#### DATA PROVIDED ####
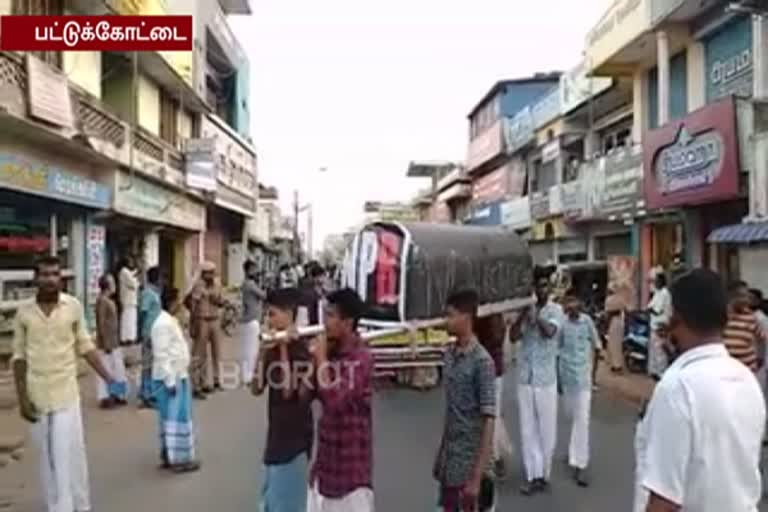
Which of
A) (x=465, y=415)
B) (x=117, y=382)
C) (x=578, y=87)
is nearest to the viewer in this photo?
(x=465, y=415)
####
#### DATA PROVIDED ####
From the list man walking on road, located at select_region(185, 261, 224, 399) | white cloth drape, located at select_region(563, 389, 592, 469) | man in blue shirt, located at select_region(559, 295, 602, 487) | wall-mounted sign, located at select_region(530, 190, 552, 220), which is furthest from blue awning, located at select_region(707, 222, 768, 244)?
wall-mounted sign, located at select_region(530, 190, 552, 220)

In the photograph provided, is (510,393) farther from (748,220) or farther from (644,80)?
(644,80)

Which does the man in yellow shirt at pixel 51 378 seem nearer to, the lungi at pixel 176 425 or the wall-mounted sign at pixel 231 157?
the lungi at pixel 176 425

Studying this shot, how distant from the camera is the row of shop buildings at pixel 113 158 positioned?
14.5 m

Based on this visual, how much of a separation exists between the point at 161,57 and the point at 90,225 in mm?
####
WHAT TO PRODUCE:
Reproduce everything from "Which does the" down to "Based on this", renaming "wall-mounted sign" to "signboard" and leaving every other word unchanged.

SOLUTION TO THIS PROBLEM:
Which does the man in yellow shirt at pixel 51 378 seem nearer to, the lungi at pixel 176 425 or the signboard at pixel 231 157?
the lungi at pixel 176 425

Studying this shot, how distant from the camera is the row of shop buildings at pixel 113 158 positioned?
14.5 m

Based on this visual, how much of a separation exists between the point at 161,57 and the point at 90,225 in mm?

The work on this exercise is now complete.